Model commitment integrity. The attestation proves the loaded code matches a measurement. It does not by itself prove the model weights are the audited version unless the weights are committed onchain or hashed into the measurement. Production systems either bake the model hash into the binary or commit the weight hash separately.
Output replay. Without an input hash and session binding in the signed output, a valid attestation can be reused. Production systems include input hashes, nonces, and session IDs in the signed payload to prevent replay.
Bounded compute. Even with TB-scale EPC and GPU confidential computing, attested inference fits a specific operating envelope — typically inference rather than training, single-chip rather than multi-host, sub-trillion-parameter models. Larger workloads currently exceed what attested compute can run, though hardware capacity grows each generation.
How Eco's Stack Connects to Agent Compute
Eco's stablecoin orchestration network spans 15 chains, executing transfers and intents across cross-chain messaging protocols and intent-based routing. AI agents that move stablecoins on behalf of users — managing treasury balances, paying invoices, fulfilling intents — sit naturally on top of this stack. Verifiable compute lets those agents prove they followed a stated policy: an attested LLM signs each transfer decision, the smart contract verifies the attestation, and the routing layer executes the transfer.

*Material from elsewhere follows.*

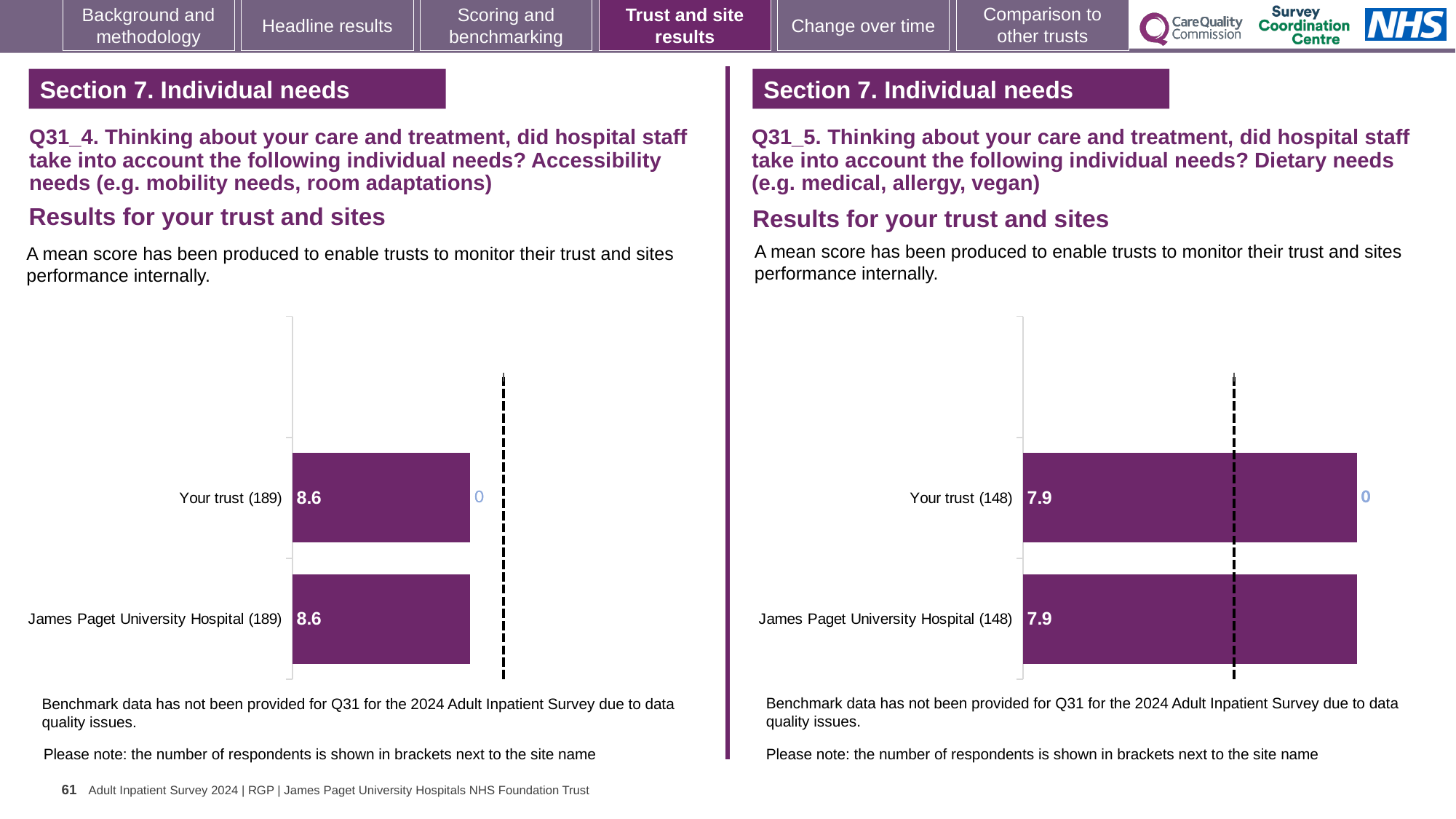
On the right chart (Q31_5, dietary needs), what is the mean score for James Paget University Hospital? 7.9 On the right chart (Q31_5, dietary needs), what is the difference between the scores for Your trust and James Paget University Hospital? 0.0 Is the score for Your trust on the left chart (Q31_4) larger or smaller than the score for Your trust on the right chart (Q31_5)? Larger On the left chart (Q31_4, accessibility needs), how many respondents are shown in brackets for Your trust? 189 On the left chart (Q31_4, accessibility needs), what is the mean score for James Paget University Hospital? 8.6 On the right chart (Q31_5, dietary needs), what is the mean score for Your trust? 7.9 How many bars are plotted on the right chart (Q31_5, dietary needs)? 2 On the left chart (Q31_4, accessibility needs), what is the difference between the scores for Your trust and James Paget University Hospital? 0.0 On the right chart (Q31_5, dietary needs), how many respondents are shown in brackets for James Paget University Hospital? 148 On the left chart (Q31_4, accessibility needs), what is the mean score for Your trust? 8.6 What type of chart is used on the right (Q31_5, dietary needs)? Bar chart How many bars are plotted on the left chart (Q31_4, accessibility needs)? 2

For teams building agentic stablecoin flows, attested inference is one of the primitives that turns "the agent should follow this policy" into a verifiable claim.
FAQ
What is verifiable compute for AI?
Verifiable compute is computation whose result can be checked by an outside party without re-running the computation. For AI, this typically means proving that a specific model ran on a specific input, producing a specific output. TEE-based verifiable compute uses a hardware enclave that signs the output with a key bound to the loaded code's measurement, producing an attestation a smart contract or user can verify.
Can a TEE actually run an LLM?
Yes, with appropriate hardware. Smaller models (sub-7B parameters) run on CPU TEEs like Intel SGX with Ice Lake's terabyte-scale EPC. Larger models require GPU support — Nvidia Hopper Confidential Computing combined with Intel TDX or AMD SEV-SNP on the host. AWS Nitro Enclaves added GPU passthrough in 2024. Most production deployments today either run smaller models entirely in CPU TEEs or pass to a GPU-confidential inference endpoint.

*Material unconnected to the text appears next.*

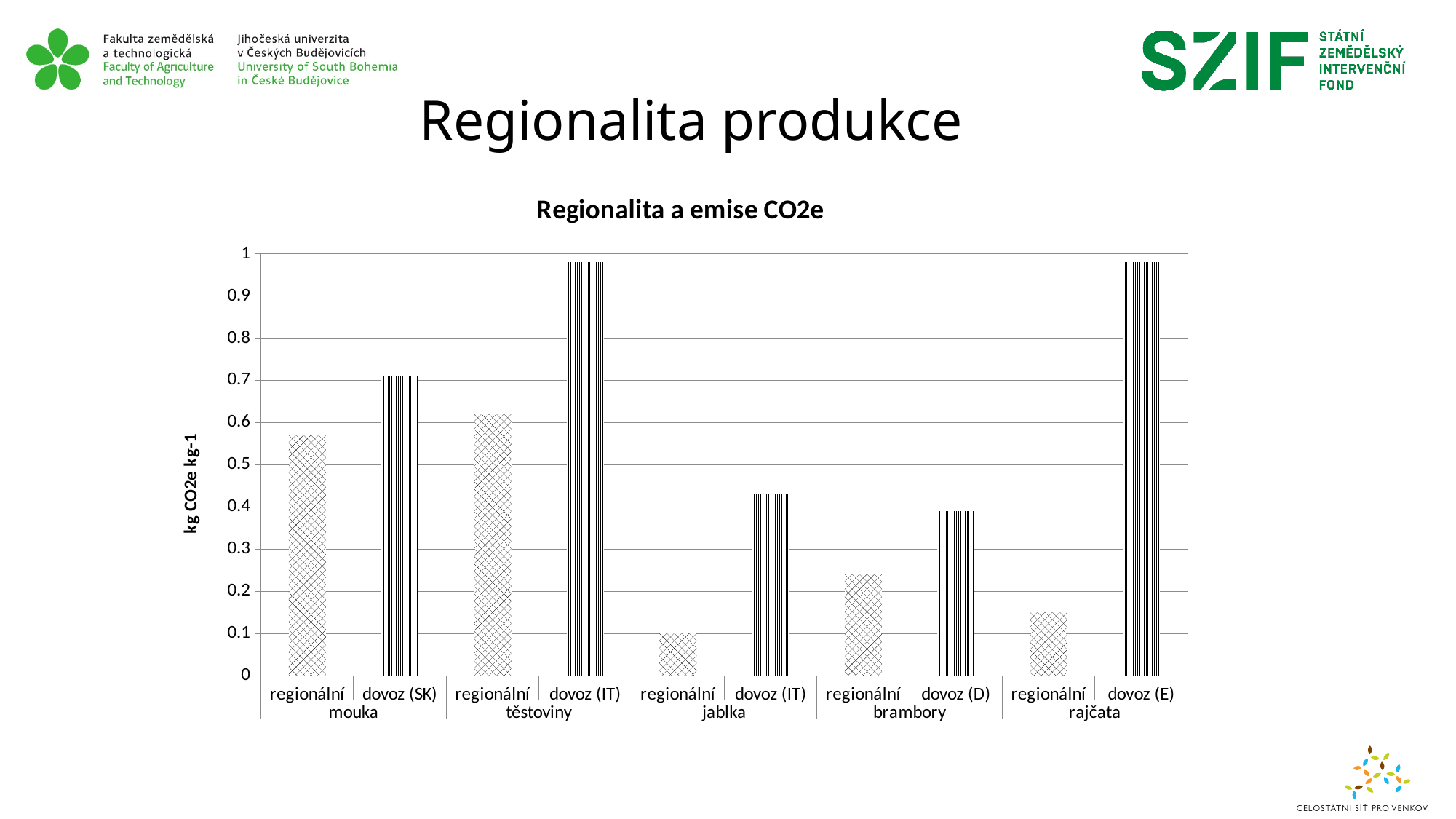
For brambory, which is larger: regionální or dovoz (D)? dovoz (D) Is the value for dovoz (IT) jablka greater or less than 0.5? less For mouka, which is larger: regionální or dovoz (SK)? dovoz (SK) Is the value for regionální rajčata greater or less than 0.2? less How many bars are plotted in the chart? 10 Is the value for regionální mouka greater or less than 0.5? greater What kind of chart is shown on the slide? bar chart What is the title of the chart? Regionalita a emise CO2e How many product groups are shown along the x axis? 5 What is the label of the vertical axis? kg CO2e kg-1 Which bar has the lowest value in the chart? regionální jablka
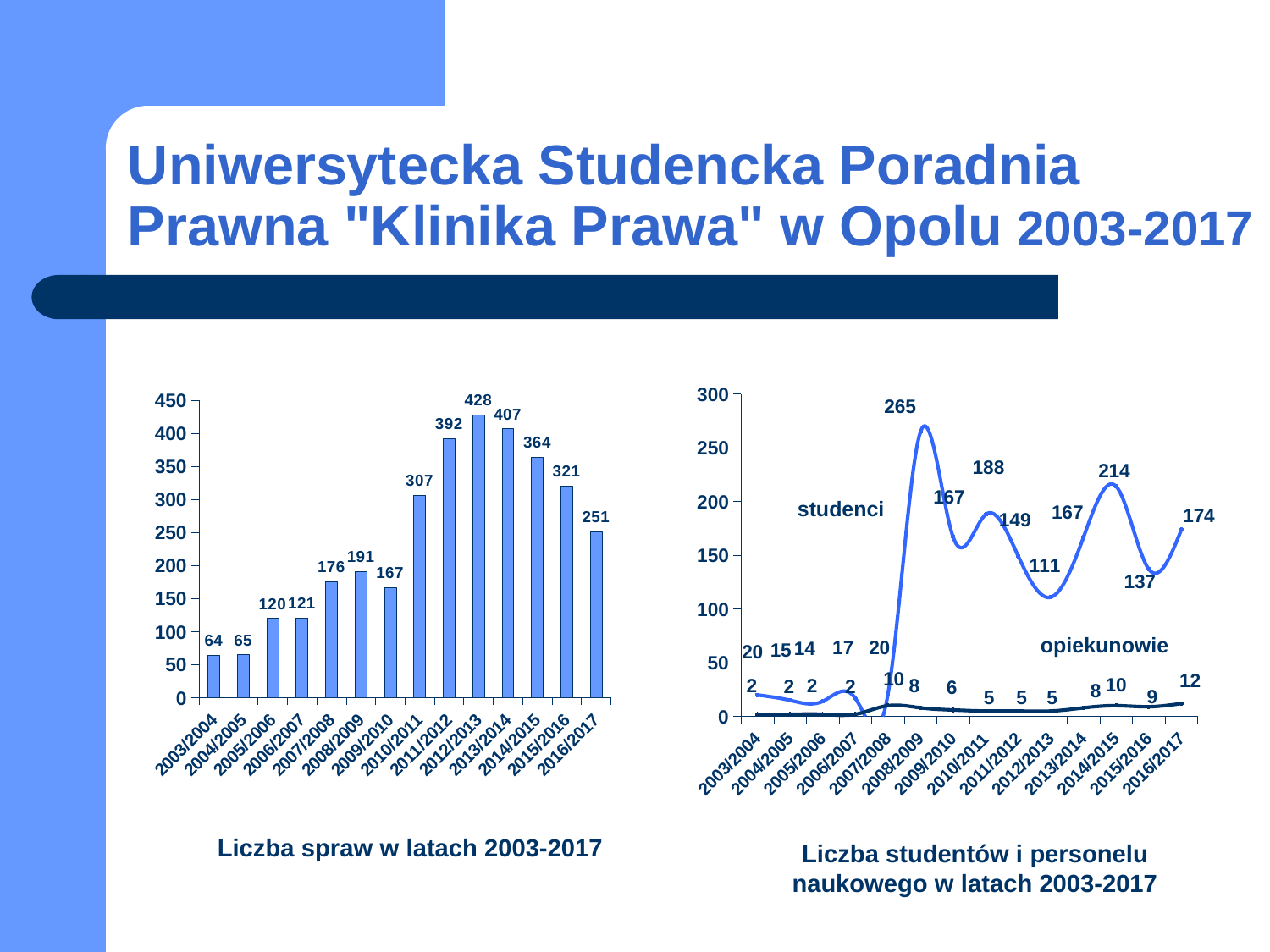
In the chart 'Liczba studentów i personelu naukowego w latach 2003-2017', which year has the highest value for studenci? 2008/2009 In the chart 'Liczba spraw w latach 2003-2017', what is the difference between the values for 2011/2012 and 2010/2011? 85 In the chart 'Liczba spraw w latach 2003-2017', which year has the highest value? 2012/2013 In the chart 'Liczba spraw w latach 2003-2017', how many years are shown on the x axis? 14 What kind of chart is 'Liczba studentów i personelu naukowego w latach 2003-2017'? line chart In the chart 'Liczba spraw w latach 2003-2017', what is the value for 2012/2013? 428 How many series are plotted in the chart 'Liczba studentów i personelu naukowego w latach 2003-2017'? 2 In the chart 'Liczba spraw w latach 2003-2017', which year has the lowest value? 2003/2004 What kind of chart is 'Liczba spraw w latach 2003-2017'? bar chart In the chart 'Liczba studentów i personelu naukowego w latach 2003-2017', which is larger: the studenci value for 2014/2015 or for 2015/2016? 2014/2015 In the chart 'Liczba studentów i personelu naukowego w latach 2003-2017', what is the value for studenci in 2008/2009? 265 In the chart 'Liczba studentów i personelu naukowego w latach 2003-2017', what is the value for opiekunowie in 2016/2017? 12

Why not use ZK proofs instead?
ZK proving an LLM remains 10,000–100,000× slower than native inference as of 2026. RISC Zero and Succinct have published proving benchmarks confirming the overhead. For workloads where the prompt and the latency matter, TEEs are the practical choice. ZK is more appropriate for short-circuit verification — proving a model card, a policy compliance check, or a final settlement state — than for live inference.

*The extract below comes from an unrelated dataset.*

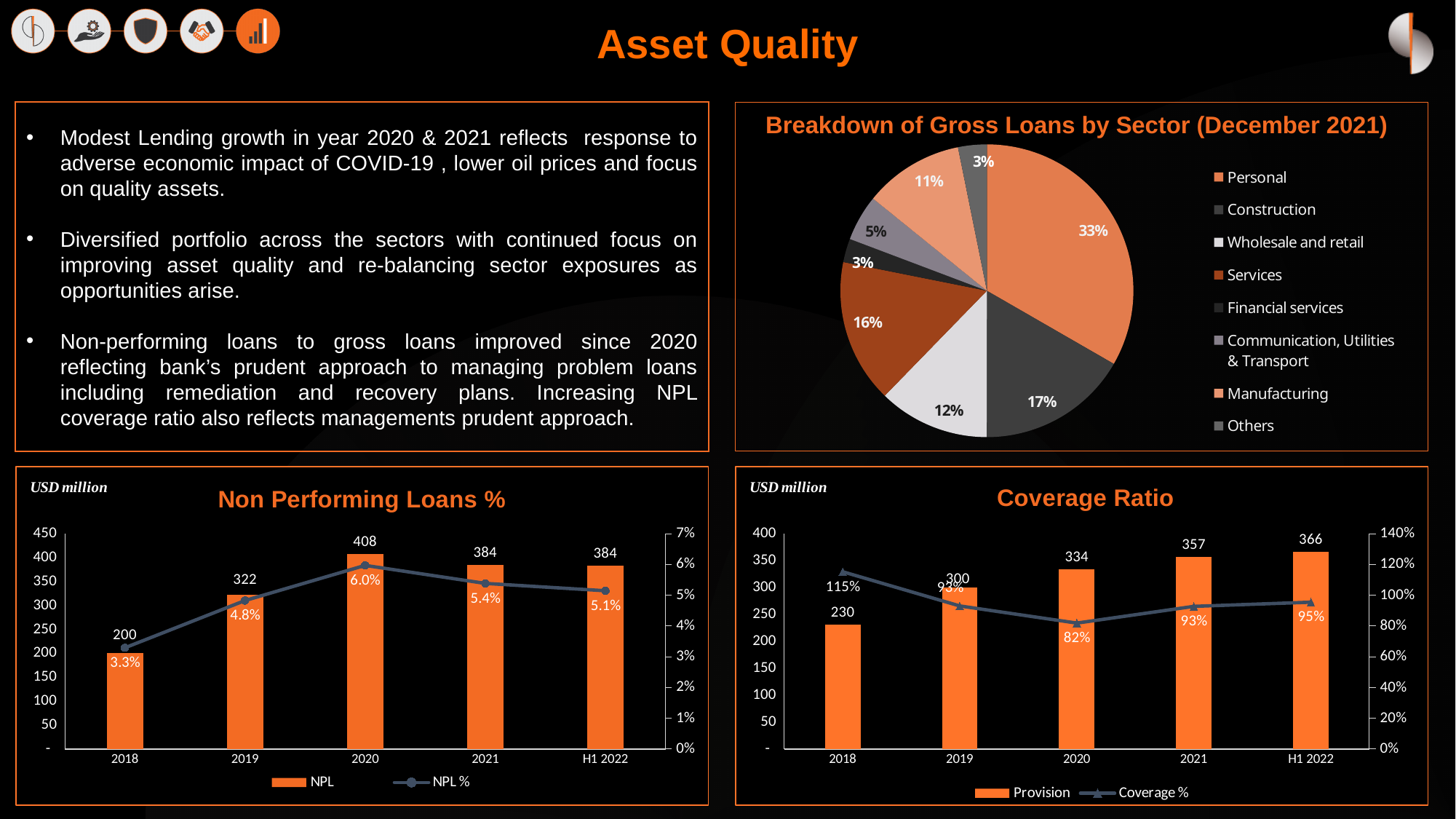
How many sectors are listed in the legend of the pie chart 'Breakdown of Gross Loans by Sector (December 2021)'? 8 In the 'Non Performing Loans %' chart, what is the difference between the NPL values for 2020 and 2019? 86 What kind of chart is the 'Coverage Ratio' chart? A bar chart combined with a line chart In the 'Coverage Ratio' chart, do the Provision values rise or fall from 2018 to H1 2022? Rise In the 'Non Performing Loans %' chart, which year has the highest NPL value? 2020 In the pie chart 'Breakdown of Gross Loans by Sector (December 2021)', which sector has the largest share? Personal In the pie chart 'Breakdown of Gross Loans by Sector (December 2021)', what share does Services have? 16% In the 'Coverage Ratio' chart, what is the Provision value for H1 2022? 366 In the 'Non Performing Loans %' chart, what is the NPL value for 2020? 408 In the 'Non Performing Loans %' chart, what is the NPL % for 2018? 3.3% In the 'Coverage Ratio' chart, what is the Coverage % for 2020? 82% In the pie chart 'Breakdown of Gross Loans by Sector (December 2021)', what share of gross loans is Personal? 33%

How does a smart contract verify an AI agent's TEE attestation?
The smart contract calls a verifier contract that implements the chip vendor's attestation logic. Automata's DCAP attestation contracts verify Intel SGX/TDX attestations directly in EVM, with a SNARK-compressed path that reduces gas costs. The verifier checks the signature chain, confirms the measurement matches an expected value, and validates the chip TCB. Once verified, the contract accepts subsequent enclave-signed outputs without re-verifying the chain.
What projects offer attested AI inference today?
Marlin Oyster, Phala Network, Atoma Network, Automata, and Tinfoil all ship attested AI inference in production. Marlin and Automata are the most blockchain-native — both expose onchain attestation verifiers. Phala focuses on Phat Contract AI agents inside its SGX worker mesh. Atoma targets confidential GPU inference settled in stablecoins. Tinfoil and similar projects offer confidential inference as a developer-facing API.